De l'intensité avec des échanges d'un dureté folle. De la dramaturgie avec deux breaks de part et d'autre, et Nadal qui repousse l'échéance alors que Djokovic servait pour l'emporter 6-4, avant d'avoir une balle de set à 6-5. Une atmosphère d'arène, comme si le court central avait finalement été autorisé à être plein jusqu'à la glotte. Il ne l'était pas dans les gradins. Mais ce troisième set l'a fait hurler comme si aucun point ne pourrait être plus beau que celui de l'instant. Une leçon de tennis que l'on se repassera encore longtemps.

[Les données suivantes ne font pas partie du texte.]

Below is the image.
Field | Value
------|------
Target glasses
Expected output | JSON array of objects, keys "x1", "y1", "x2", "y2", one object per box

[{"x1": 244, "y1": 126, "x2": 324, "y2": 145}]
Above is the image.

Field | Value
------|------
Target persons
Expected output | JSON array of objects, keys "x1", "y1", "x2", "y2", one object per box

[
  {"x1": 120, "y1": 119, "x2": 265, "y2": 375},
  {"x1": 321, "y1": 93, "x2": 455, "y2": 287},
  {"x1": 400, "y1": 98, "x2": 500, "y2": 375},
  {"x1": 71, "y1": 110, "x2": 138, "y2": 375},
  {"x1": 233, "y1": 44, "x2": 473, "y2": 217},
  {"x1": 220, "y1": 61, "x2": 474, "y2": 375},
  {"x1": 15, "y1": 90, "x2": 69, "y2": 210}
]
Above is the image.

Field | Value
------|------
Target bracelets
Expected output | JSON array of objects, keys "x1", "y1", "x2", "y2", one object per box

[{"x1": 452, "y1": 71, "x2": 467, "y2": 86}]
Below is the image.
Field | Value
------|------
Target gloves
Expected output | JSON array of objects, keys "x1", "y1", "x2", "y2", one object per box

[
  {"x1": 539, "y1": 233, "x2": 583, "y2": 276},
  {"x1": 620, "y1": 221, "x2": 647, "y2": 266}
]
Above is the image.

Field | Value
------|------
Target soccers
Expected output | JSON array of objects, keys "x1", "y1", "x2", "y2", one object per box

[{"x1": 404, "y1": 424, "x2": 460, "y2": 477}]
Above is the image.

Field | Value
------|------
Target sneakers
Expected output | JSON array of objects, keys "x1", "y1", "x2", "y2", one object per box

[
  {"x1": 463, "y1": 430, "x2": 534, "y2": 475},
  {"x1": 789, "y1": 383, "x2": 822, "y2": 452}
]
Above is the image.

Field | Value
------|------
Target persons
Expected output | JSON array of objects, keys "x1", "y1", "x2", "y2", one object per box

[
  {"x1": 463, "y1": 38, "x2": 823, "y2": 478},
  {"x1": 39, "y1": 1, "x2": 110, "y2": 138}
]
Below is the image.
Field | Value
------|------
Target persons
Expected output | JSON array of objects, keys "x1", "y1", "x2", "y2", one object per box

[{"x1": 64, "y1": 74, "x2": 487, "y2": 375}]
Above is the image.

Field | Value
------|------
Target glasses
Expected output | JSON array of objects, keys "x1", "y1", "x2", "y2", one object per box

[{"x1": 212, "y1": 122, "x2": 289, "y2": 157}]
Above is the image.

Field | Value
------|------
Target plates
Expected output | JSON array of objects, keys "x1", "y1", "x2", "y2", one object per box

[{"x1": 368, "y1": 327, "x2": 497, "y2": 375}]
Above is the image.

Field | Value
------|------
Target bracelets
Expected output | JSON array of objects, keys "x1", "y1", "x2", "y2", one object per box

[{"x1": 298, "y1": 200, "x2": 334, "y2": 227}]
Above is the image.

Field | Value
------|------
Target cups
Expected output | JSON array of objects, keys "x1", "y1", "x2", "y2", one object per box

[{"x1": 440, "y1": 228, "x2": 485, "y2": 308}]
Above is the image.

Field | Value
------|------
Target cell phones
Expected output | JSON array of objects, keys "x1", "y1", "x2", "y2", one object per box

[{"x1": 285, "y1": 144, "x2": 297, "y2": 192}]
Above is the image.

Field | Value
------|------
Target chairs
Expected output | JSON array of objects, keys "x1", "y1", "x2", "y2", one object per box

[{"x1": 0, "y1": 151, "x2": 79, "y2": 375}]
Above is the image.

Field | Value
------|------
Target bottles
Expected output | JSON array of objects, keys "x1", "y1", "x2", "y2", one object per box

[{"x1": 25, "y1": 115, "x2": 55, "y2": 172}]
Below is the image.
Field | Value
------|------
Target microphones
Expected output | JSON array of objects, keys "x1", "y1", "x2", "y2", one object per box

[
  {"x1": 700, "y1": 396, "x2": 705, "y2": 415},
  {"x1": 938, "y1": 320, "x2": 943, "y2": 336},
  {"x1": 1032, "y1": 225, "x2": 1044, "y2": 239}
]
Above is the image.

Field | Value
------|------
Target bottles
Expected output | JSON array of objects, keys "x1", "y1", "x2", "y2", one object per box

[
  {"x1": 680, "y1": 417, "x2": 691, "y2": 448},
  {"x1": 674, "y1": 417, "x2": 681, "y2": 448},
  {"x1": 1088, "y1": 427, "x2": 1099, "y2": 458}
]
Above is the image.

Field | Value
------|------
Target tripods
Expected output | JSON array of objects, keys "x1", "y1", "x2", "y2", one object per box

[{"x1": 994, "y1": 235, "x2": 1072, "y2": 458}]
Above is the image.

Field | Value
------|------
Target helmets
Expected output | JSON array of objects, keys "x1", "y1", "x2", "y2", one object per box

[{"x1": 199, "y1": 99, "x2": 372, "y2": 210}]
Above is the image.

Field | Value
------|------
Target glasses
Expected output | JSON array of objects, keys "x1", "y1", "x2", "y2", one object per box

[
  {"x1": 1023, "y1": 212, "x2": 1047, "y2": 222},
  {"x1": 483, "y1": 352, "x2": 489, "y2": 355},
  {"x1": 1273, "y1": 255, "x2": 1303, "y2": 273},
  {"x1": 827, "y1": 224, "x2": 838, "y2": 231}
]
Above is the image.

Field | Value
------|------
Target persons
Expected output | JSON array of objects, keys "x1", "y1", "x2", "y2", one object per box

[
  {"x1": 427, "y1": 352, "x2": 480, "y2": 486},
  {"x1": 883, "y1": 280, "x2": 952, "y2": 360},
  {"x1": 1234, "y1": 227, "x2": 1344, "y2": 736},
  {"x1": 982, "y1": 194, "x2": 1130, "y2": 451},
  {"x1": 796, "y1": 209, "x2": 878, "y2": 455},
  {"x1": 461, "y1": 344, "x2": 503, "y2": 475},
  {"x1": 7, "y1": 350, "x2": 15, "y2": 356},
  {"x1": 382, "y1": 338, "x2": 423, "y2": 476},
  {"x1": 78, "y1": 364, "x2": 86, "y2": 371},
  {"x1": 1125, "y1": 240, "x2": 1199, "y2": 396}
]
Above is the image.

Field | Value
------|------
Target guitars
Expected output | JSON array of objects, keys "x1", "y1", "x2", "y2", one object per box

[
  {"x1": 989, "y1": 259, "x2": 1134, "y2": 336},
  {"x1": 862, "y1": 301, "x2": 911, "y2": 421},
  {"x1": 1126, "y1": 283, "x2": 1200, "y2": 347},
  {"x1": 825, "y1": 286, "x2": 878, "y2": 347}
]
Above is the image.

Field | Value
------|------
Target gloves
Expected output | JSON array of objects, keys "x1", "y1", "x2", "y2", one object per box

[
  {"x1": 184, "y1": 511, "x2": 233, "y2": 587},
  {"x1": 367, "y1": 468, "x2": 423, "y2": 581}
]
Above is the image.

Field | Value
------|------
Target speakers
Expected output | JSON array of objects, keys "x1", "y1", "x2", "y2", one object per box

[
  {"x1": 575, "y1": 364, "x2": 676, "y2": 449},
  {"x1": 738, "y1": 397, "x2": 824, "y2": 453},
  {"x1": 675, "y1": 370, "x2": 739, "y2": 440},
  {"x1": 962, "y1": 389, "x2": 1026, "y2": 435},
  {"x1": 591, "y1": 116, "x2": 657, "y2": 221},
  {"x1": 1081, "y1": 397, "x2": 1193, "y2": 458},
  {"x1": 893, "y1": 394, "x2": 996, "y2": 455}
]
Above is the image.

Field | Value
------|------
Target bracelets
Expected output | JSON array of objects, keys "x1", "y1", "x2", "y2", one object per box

Des gladiateurs de 35 et 34 ans, mais un duel physique d'exception pendant 3h30

Remballez la NextGen, ces vieux-là en ont toujours sous le capot. Ne croyez surtout pas que Rafael Nadal et Novak Djokovic sont sur le déclin physique, comme leur année de naissance pourrait légitimement l'indiquer. Les deux rivaux ont livré une bataille d'une intensité rare, homérique, où chaque coup avait pour but d'agresser l'adversaire. Combien de courses, de passings en rupture ont pu enchaîner les deux hommes sans jamais montrer un instant de faiblesse ?

Il a fallu attendre le début du quatrième set pour voir la première fêlure craqueler la cuirasse majorquine. Nadal a appelé le soigneur, enlevé le strap qui maintenait son pied et n'a plus dès lors été le même. La nature a rappelé que le tennis est un sport d'être humain, où le corps comme le mental peuvent faiblir et tout aller très vite. Elle ne nous fera pas bouder d'avoir pu vivre 3h30 d'une telle joute physique.

Une dérogation inattendue et le public explose

Des premiers sifflets, des quolibets même. Puis un murmure, la confusion. Et un message de quelques secondes de Marc Maury, la voix du tournoi. "Je le rappelle (sic), en accord avec les autorités nationales, le match va pouvoir aller en son terme en votre présence." Les 5000 spectateurs explosent, chantent à la gloire du Président de la République, puis entonnent une vibrante Marseillaise.

Cette demi-finale à rallonge, après un premier thriller plus tôt dans l'après-midi entre Stefanos Tsitsipas et Alexander Zverev, semblait promise à une petite mort avec le couvre-feu à 23 heures. Cette échéance lui a donné un soupçon de tension supplémentaire, et certainement un peu plus d'envie encore du public de profiter d'un tel niveau. Lui donner l'opportunité de transgresser les règles en vigueur depuis des mois pour une telle bouffée d'émotions, de vie concentrée sur un court de tennis rendra dans tous les cas ce match unique. "C'est la plus belle ambiance, la plus belle énergie que j'ai vécue ici" a reconnu Novak Djokovic.

1/2 finale : l'interview de Gilles Moretton qui a arraché la dérogation pour le maintien du public

Faire tomber Nadal deux fois dans son jardin : Djokovic géant parmi les grands

Il n'y a guère que les légendes pour en faire tomber d'autres de la sorte. Battre Rafael Nadal à Roland-Garros est la version 21e siècle des Douze Travaux d'Hercule. Il ne suffit pas de le breaker pour le faire douter. Il ne suffit pas de lui prendre un set pour le faire tomber. Le mettre à terre une deuxième fois tient de l'authentique exploit. Car si son organisme a empêché Rafael Nadal de pouvoir se battre à 100% jusqu'au dernier point, Novak Djokovic est allé chercher au mérite sa victoire. "Le plus grand match que j'ai joué ici à Paris, c'est sûr, dans le Top 3 de ma carrière" a-t-il volontiers admis.

Nombreux étaient ceux à citer encore Robin Söderling comme celui qui avait fait tomber le Roi Rafa dans son antre, oubliant presque que le Djoker l'avait déjà réussi, en quart de finale en 2015. Il sera désormais impossible d'omettre le Serbe, qui, s'il a beaucoup perdu contre Nadal aux Internationaux de France, restera probablement à jamais le seul à avoir battu le plus grand joueur de l'histoire de la terre battue sur la plus belle des scènes d'ocre, à Roland-Garros. A l'impossible, Novak n'est tenu.